# Pisces trial data pre-processing and database upload

## This document describes the steps required to pre-process the Pisces trial data for upload

The ongoing Pisces trials for both M&S and Tesco projects use the same methodology, so it makes sense to store the data in the same database. Each cruise however has multiple data sources, and these need to be screened, processed, and standardized into a form that enables the data to be uploaded to a database for storage and to enable as painless an import procedure into an analysis program. In an ideal world, we would have machine-collected data that can be simply sucked into a data table as-is. In the real world, Sod's law prevails so we have to do quite a bit of wrangling to get the data into the right format.  


There are four different sources of data:  
1. **CatchApp**. Each vessel has CatchApp on an iPad, and this is our primary record of which tows were carried out on any given day.
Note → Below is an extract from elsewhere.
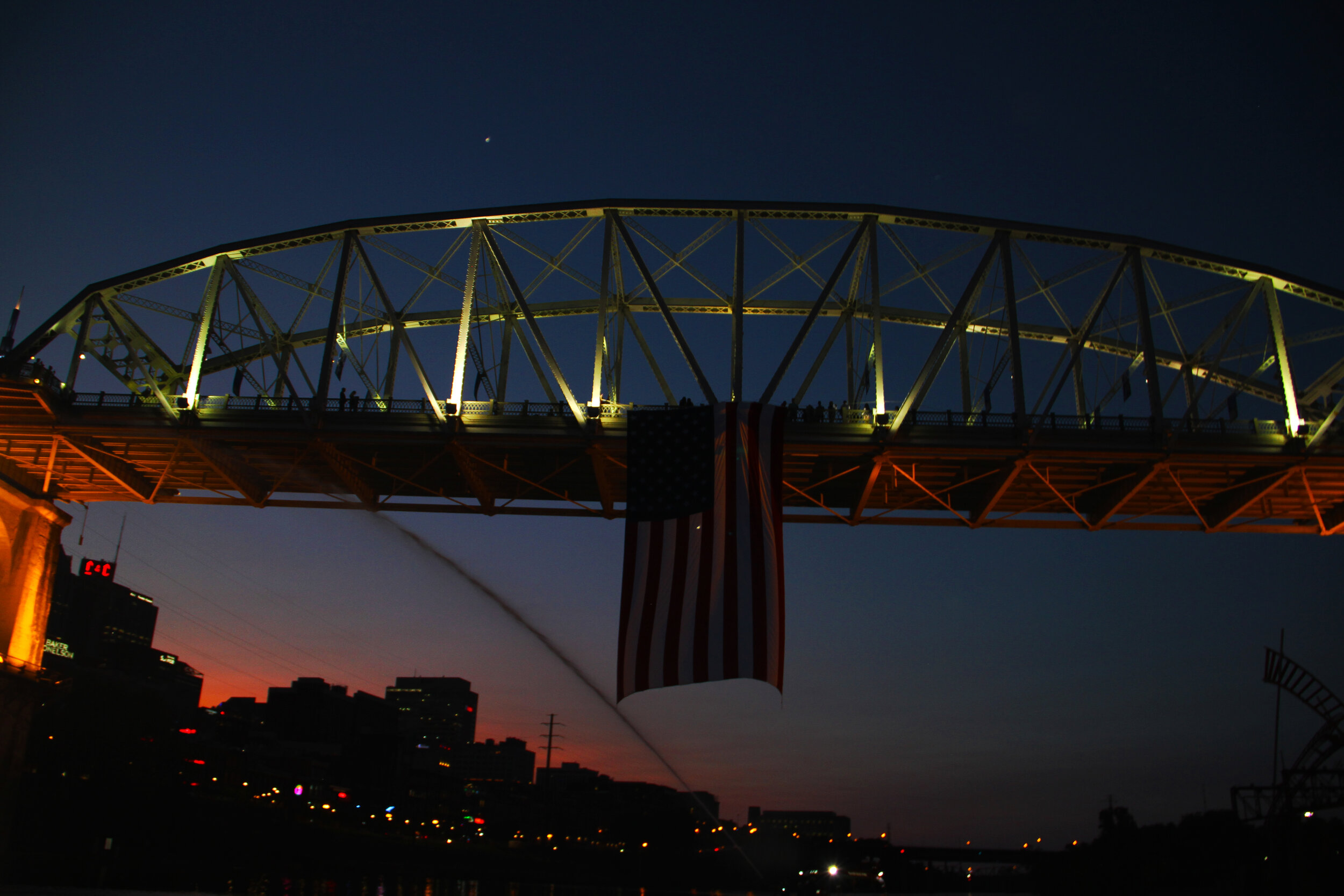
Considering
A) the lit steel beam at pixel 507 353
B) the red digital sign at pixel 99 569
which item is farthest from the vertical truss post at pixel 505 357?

The CatchApp data are downloaded from www.succorfish.net. Some of the fields require manual entry of character field values, so unfortunately we have to screen these during pre-processing. But in general CatchApp is a great tool and vast improvement over handwritten sheets. CatchApp is split into two tables:
 - Vessel, date, Pisces status. This forms the basis of our core identifier table
 - Catch species and retained/discarded weights. This forms the catch table
2. **Followmee**. This is another great tool, and is a GPS tracker on the iPad. It pings approximately every 2-10 minutes, and from Followmee we get the start and end of each haul.
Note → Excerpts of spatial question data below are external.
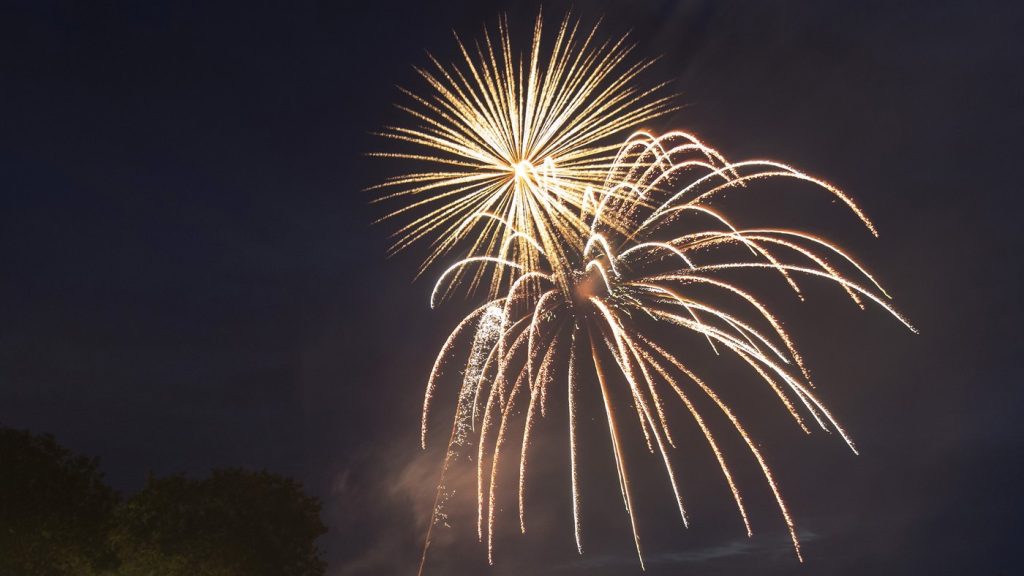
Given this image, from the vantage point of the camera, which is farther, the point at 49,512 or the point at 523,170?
the point at 49,512

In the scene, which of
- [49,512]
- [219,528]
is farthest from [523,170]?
[49,512]

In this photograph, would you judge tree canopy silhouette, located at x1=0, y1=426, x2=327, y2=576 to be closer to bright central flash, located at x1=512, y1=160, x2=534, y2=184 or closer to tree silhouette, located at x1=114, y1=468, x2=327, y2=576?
tree silhouette, located at x1=114, y1=468, x2=327, y2=576

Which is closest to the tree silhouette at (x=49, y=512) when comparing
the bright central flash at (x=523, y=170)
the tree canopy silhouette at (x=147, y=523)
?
the tree canopy silhouette at (x=147, y=523)

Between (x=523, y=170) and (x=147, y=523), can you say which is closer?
(x=523, y=170)

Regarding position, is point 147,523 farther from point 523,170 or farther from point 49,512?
point 523,170

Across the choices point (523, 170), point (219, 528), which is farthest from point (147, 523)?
point (523, 170)

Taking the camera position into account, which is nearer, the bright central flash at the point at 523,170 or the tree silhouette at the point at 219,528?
the bright central flash at the point at 523,170

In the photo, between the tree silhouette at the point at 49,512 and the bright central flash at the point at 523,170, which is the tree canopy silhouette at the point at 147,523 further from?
the bright central flash at the point at 523,170

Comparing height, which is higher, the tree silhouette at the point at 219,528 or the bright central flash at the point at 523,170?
the bright central flash at the point at 523,170

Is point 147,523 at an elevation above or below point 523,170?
below

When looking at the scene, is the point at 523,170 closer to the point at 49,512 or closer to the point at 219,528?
the point at 219,528

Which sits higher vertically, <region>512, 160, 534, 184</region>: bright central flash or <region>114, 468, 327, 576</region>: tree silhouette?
<region>512, 160, 534, 184</region>: bright central flash

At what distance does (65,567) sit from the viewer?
3694 cm

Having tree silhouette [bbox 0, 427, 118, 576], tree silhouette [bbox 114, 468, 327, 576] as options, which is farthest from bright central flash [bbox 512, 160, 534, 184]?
tree silhouette [bbox 0, 427, 118, 576]
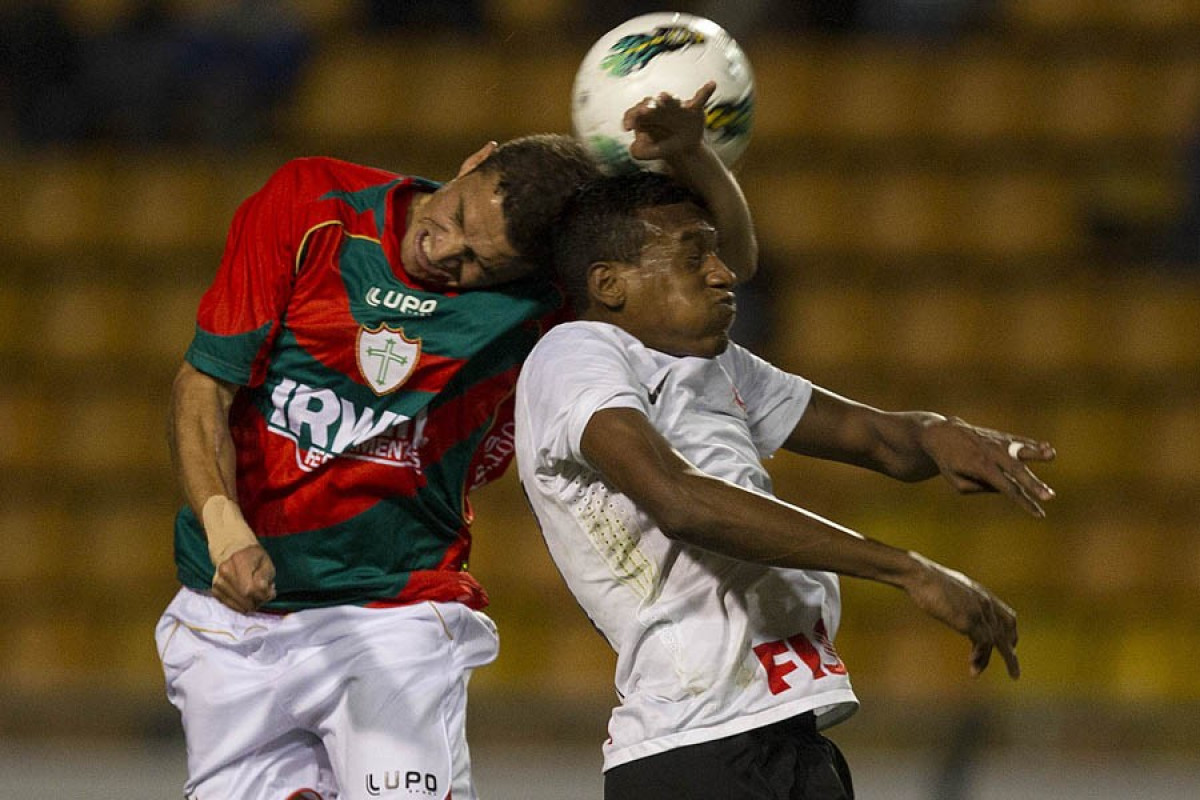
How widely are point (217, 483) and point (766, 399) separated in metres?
0.98

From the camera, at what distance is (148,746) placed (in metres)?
6.12

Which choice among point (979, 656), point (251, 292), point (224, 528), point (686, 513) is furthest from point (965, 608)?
point (251, 292)

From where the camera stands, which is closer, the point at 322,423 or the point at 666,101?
the point at 666,101

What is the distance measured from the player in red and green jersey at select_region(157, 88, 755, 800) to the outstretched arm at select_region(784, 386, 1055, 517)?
35cm

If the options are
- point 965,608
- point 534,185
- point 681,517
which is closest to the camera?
point 965,608

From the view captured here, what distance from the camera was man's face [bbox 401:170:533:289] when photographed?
327 centimetres

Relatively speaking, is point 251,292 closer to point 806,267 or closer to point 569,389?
point 569,389

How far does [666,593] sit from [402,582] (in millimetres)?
705

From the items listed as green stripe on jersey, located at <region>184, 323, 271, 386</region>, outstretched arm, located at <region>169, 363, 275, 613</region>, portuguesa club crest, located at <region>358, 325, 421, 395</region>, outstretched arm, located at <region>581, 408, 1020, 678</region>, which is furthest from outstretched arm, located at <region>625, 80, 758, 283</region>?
outstretched arm, located at <region>169, 363, 275, 613</region>

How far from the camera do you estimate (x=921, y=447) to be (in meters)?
3.29

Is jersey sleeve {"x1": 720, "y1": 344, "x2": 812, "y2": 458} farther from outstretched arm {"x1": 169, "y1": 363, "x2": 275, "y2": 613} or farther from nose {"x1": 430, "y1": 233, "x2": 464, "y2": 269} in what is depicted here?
outstretched arm {"x1": 169, "y1": 363, "x2": 275, "y2": 613}

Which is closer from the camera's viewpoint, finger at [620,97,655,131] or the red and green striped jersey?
finger at [620,97,655,131]

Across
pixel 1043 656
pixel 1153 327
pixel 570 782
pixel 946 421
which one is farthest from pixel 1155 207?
pixel 946 421

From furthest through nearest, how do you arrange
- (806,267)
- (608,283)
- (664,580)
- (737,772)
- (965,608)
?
(806,267), (608,283), (664,580), (737,772), (965,608)
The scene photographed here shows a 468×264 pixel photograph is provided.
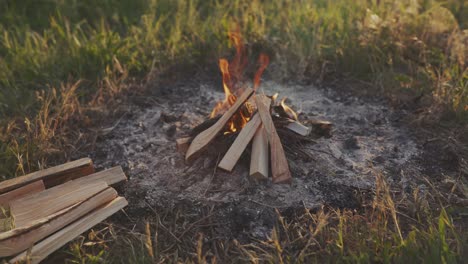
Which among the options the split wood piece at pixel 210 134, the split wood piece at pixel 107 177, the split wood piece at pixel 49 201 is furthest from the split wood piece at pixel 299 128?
the split wood piece at pixel 49 201

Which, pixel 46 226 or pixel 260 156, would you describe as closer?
pixel 46 226

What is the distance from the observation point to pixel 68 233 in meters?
2.60

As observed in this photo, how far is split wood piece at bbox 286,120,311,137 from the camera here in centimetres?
317

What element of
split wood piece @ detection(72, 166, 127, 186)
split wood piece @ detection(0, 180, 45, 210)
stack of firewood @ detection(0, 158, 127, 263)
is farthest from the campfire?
split wood piece @ detection(0, 180, 45, 210)

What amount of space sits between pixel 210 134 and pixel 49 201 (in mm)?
972

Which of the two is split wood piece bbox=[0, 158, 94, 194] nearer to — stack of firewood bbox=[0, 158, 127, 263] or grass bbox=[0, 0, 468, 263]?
stack of firewood bbox=[0, 158, 127, 263]

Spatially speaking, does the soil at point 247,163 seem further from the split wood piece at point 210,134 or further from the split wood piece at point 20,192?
the split wood piece at point 20,192

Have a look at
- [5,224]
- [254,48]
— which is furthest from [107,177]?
[254,48]

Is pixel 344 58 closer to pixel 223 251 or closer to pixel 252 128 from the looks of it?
pixel 252 128

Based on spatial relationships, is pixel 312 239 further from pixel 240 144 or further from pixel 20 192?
pixel 20 192

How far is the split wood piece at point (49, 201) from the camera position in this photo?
269 centimetres

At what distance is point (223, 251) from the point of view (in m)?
2.60

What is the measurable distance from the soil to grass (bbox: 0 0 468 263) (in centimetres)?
15

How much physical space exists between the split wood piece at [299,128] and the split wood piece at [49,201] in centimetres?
117
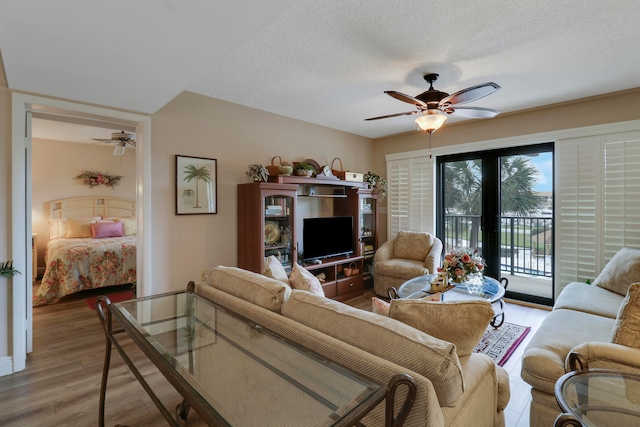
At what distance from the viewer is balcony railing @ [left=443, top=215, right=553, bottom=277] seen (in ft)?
13.2

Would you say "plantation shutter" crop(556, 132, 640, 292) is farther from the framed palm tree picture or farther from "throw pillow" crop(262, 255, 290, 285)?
the framed palm tree picture

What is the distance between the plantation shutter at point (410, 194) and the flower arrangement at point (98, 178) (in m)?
5.42

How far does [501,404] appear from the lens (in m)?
1.58

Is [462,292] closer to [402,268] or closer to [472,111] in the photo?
[402,268]

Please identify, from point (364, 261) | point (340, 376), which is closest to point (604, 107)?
point (364, 261)


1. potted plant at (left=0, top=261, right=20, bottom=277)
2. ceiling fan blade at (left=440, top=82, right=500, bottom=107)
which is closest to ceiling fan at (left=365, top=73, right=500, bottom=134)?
ceiling fan blade at (left=440, top=82, right=500, bottom=107)

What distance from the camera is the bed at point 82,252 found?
4.02 m

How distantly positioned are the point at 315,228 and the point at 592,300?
9.48 feet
  - The track data is uploaded with only a few additions directly to the database. It has a date-time stamp, so is readily queryable.  
3. **Effort**. CatchApp provides a field for haul duration, but the estimate is not particularly reliable. Consequently, I record the gear-in/gear-out time and position manually by going through the tracks day by day, and work out from the vessel speed and course whether they are towing or not. Eventually I can train a model to predict this. It wouldn't be hard. When the vessel slows to ~ 3 kts it is towing. This is easier to do for the larger vessels. In the case of *Eilidh Anne* we can't tell whether she is fishing or not. At best we can see the start of the first haul of the day, and the end of the last haul.  
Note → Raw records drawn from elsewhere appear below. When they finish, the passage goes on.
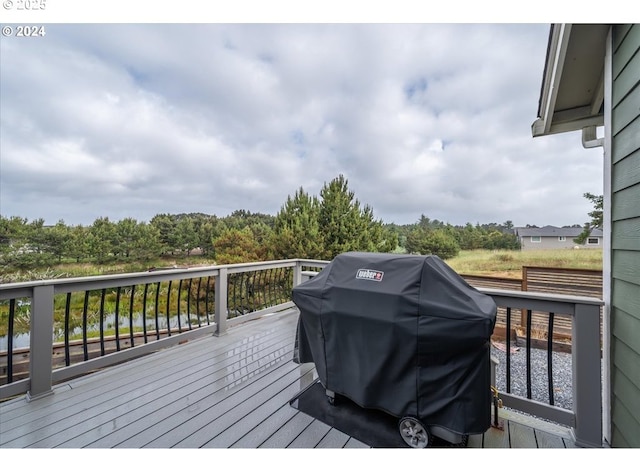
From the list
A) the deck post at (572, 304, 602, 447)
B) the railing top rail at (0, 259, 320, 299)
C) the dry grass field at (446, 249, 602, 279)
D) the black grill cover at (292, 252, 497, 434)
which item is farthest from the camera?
the dry grass field at (446, 249, 602, 279)

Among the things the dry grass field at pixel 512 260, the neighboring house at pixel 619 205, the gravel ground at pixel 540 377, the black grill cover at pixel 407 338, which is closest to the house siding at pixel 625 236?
the neighboring house at pixel 619 205

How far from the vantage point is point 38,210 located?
41.8ft

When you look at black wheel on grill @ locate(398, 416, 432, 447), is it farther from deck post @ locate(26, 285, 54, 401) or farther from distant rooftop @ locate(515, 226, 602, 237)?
distant rooftop @ locate(515, 226, 602, 237)

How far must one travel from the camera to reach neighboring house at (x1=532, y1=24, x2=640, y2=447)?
147 centimetres

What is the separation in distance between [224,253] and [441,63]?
13.1 metres

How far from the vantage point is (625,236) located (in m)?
1.59

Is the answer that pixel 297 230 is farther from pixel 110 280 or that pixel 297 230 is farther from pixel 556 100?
pixel 556 100

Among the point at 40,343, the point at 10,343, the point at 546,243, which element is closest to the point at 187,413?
the point at 40,343

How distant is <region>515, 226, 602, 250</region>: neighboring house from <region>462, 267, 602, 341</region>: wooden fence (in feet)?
18.7

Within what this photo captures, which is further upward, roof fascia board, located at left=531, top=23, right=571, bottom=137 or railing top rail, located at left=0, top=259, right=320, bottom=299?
roof fascia board, located at left=531, top=23, right=571, bottom=137

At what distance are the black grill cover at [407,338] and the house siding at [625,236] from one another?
2.44 feet

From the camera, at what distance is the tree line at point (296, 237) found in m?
11.7

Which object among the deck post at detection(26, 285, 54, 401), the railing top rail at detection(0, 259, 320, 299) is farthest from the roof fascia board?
the deck post at detection(26, 285, 54, 401)
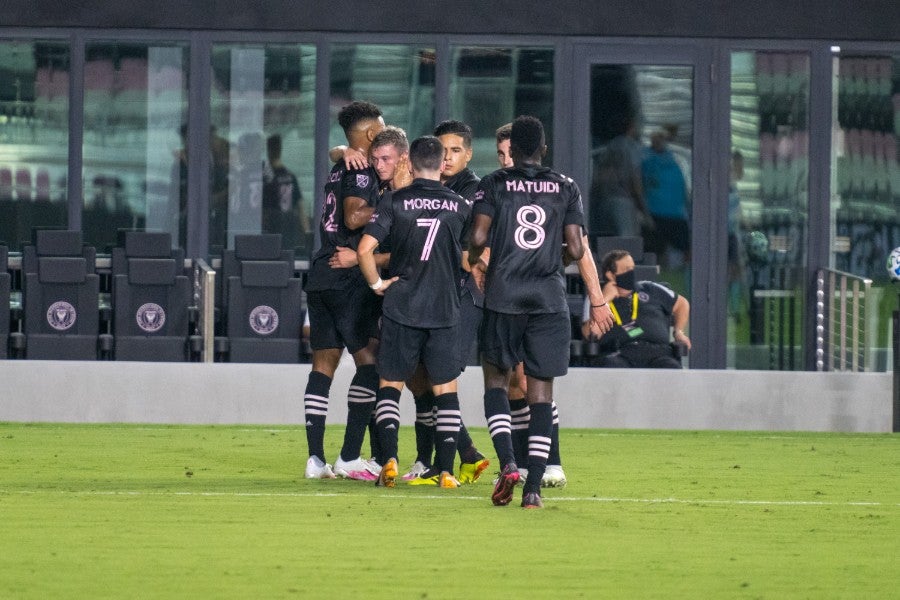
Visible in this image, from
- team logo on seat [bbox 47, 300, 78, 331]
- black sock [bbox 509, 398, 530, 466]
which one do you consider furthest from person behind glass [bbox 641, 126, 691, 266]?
black sock [bbox 509, 398, 530, 466]

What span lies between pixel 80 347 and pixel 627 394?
4.31 metres

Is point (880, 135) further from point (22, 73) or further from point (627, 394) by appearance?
point (22, 73)

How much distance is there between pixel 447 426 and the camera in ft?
29.2

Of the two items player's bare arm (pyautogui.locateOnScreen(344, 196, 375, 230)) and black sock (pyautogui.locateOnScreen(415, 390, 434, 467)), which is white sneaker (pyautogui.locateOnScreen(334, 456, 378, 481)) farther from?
player's bare arm (pyautogui.locateOnScreen(344, 196, 375, 230))

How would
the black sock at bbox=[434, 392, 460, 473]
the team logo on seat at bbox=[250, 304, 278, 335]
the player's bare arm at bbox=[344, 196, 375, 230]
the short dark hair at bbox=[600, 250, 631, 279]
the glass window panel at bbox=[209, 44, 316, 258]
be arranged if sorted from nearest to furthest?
1. the black sock at bbox=[434, 392, 460, 473]
2. the player's bare arm at bbox=[344, 196, 375, 230]
3. the short dark hair at bbox=[600, 250, 631, 279]
4. the team logo on seat at bbox=[250, 304, 278, 335]
5. the glass window panel at bbox=[209, 44, 316, 258]

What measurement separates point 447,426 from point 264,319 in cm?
667

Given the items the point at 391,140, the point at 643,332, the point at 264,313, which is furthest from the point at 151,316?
the point at 391,140

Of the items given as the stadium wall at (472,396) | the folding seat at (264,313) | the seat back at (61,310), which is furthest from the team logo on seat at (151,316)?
the stadium wall at (472,396)

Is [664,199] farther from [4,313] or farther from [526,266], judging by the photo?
[526,266]

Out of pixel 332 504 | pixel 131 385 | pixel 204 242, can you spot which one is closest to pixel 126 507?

4. **Deck photos**. These will hopefully form the basis of a hopper catch calibration. Currently the skipper sends a photo of the catch to the project phone via WhatsApp. Unfortunately this does not contain the EXIF (image information) of when the photo was actually taken. Additionally, the photo filename is not consistent and changes with different downloads due to iOS nonsense. To deal with this, a copy of the photo is renamed to a format that identifies where and when the image was taken. The image is stored in a data directory, and the filename entered into a database table. This enables retrieval of the photo using the sample identification variable. Note: Photos are typically taken of the hopper, but sometimes additional photos of the catch sample are taken. This is taken care of in the file renaming step.  Of all the processes, this is probably the most manually intensive and error-prone. I have automated it as much as possible.  
5. **Catch subsample bulk and fish length**. These data are collected only when there is an observer on board. A subsample of the catch (one bucket) is collected, and different elements of the catch weighed and the fishes are measured (total length rounded down to the nearest centimeter, except for skates which are measured tip to tip). Currently these data are entered in a Google Sheet. The format itself is not conducive for direct read-in to the database. However, its current form is tractable for the person on the boat entering it, so it is quicker to leave that system in place and modify it later. The sequence is:
  - Restructure a copy of the data into individual columns (one per variable)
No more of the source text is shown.